Em vez de rever o processo desde o período condenado por sentença judicial e os impactos dela decorrentes, em 2001 o governo argentino se entregou mais uma vez às exigências do FMI, agravando cada vez mais o processo de endividamento e a subserviência às medidas econômicas impostas, sempre contrárias aos interesses do povo argentino, que levaram à grave situação em que o país se encontra.

Aquela dívida odiosa contraída durante a ditadura militar, relatada em livro pelo filho do autor da ação judicial, poderia ter sido declarada nula, mas, por imposição do FMI, a partir de 1983 foi transformada em dívida sob obrigação do Banco Central, que assumiu o papel de “devedor” em acordos internacionais inconstitucionais firmados em Nova York, exatamente como ocorreu no Brasil, no Equador e em vários outros países que também foram vítimas daquela “crise da dívida” de 1982.

A partir de 1983, o FMI passou a reger a economia de praticamente todos os países latino-americanos, e, na década seguinte, a dívida objeto daqueles acordos internacionais inconstitucionais foi transformada em títulos de dívida externa no chamado Plano Brady, em Luxemburgo, outra imposição do FMI aos nossos países, eternizando uma dívida completamente nula e, ademais, suspeita de prescrição.

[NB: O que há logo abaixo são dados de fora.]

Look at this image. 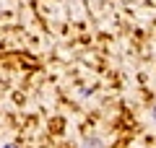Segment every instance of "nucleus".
<instances>
[{"instance_id":"1","label":"nucleus","mask_w":156,"mask_h":148,"mask_svg":"<svg viewBox=\"0 0 156 148\" xmlns=\"http://www.w3.org/2000/svg\"><path fill=\"white\" fill-rule=\"evenodd\" d=\"M3 148H16V146H3Z\"/></svg>"},{"instance_id":"2","label":"nucleus","mask_w":156,"mask_h":148,"mask_svg":"<svg viewBox=\"0 0 156 148\" xmlns=\"http://www.w3.org/2000/svg\"><path fill=\"white\" fill-rule=\"evenodd\" d=\"M154 120H156V107H154Z\"/></svg>"}]
</instances>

Sucessivos processos de troca e renegociação se seguiram, sempre acompanhados de exigências de privatização do patrimônio estatal, contrarreformas laborais; da Previdência; administrativa, para reduzir o tamanho do Estado, além da adoção de política monetária suicida, levando essa “dívida” a patamares completamente insustentáveis.

E vejam no que deu: eleição de Milei, uma pessoa extremamente radical e completamente comprometida com os interesses do mercado e privilégios do Sistema da Dívida, disposto a fazer todo e qualquer sacrifício para garantir esses privilégios, como já demonstrou nos primeiros dias de seu governo.

O enfrentamento do Sistema da Dívida por meio de uma auditoria integral, como fez o Equador, adotando-se as medidas necessárias para anulação da dívida já condenada judicialmente, teria evitado que a economia argentina chegasse ao fundo do poço. É necessário e urgente aprender com a história, corrigir rumos e avançar.

Maria Lucia Fattorelli é coordenadora Nacional da Auditoria Cidadã da Dívida, membro da Comissão Brasileira Justiça e Paz (CBJP), organismo da CNBB; e coordenadora do Observatório de Finanças e Economia de Francisco e Clara da CBJP. Escreve mensalmente para o Extra Classe.